:: Task inputs

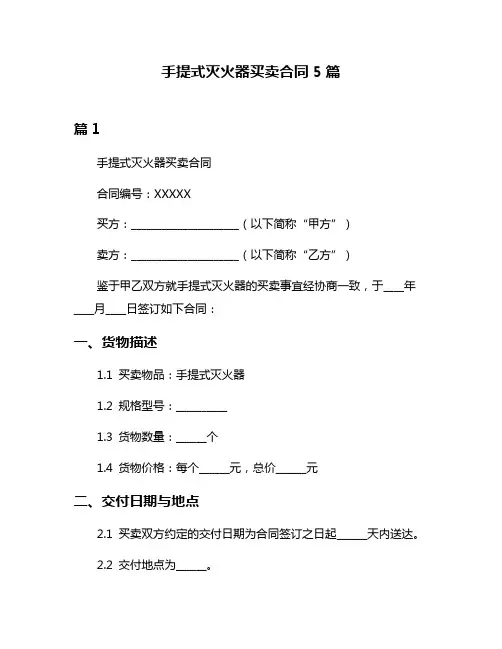 手提式灭火器买卖合同 5 篇

篇 1

手提式灭火器买卖合同

合同编号：XXXXX

买方：____________________（以下简称“甲方”）

卖方：____________________（以下简称“乙方”）

鉴于甲乙双方就手提式灭火器的买卖事宜经协商一致，于____年____月____日签订如下合同：

一、货物描述

1.1 买卖物品：手提式灭火器

1.2 规格型号：__________

1.3 货物数量：______个

1.4 货物价格：每个______元，总价______元

二、交付日期与地点

2.1 买卖双方约定的交付日期为合同签订之日起______天内送达。

2.2 交付地点为______。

::::

▶ _Goal of the exercise_
The answer must be the full listing above, copied exactly, with no pictures in it.

▶ _Response to this exercise_
 手提式灭火器买卖合同 5 篇

篇 1

手提式灭火器买卖合同

合同编号：XXXXX

买方：____________________（以下简称“甲方”）

卖方：____________________（以下简称“乙方”）

鉴于甲乙双方就手提式灭火器的买卖事宜经协商一致，于____年____月____日签订如下合同：

一、货物描述

1.1 买卖物品：手提式灭火器

1.2 规格型号：__________

1.3 货物数量：______个

1.4 货物价格：每个______元，总价______元

二、交付日期与地点

2.1 买卖双方约定的交付日期为合同签订之日起______天内送达。

2.2 交付地点为______。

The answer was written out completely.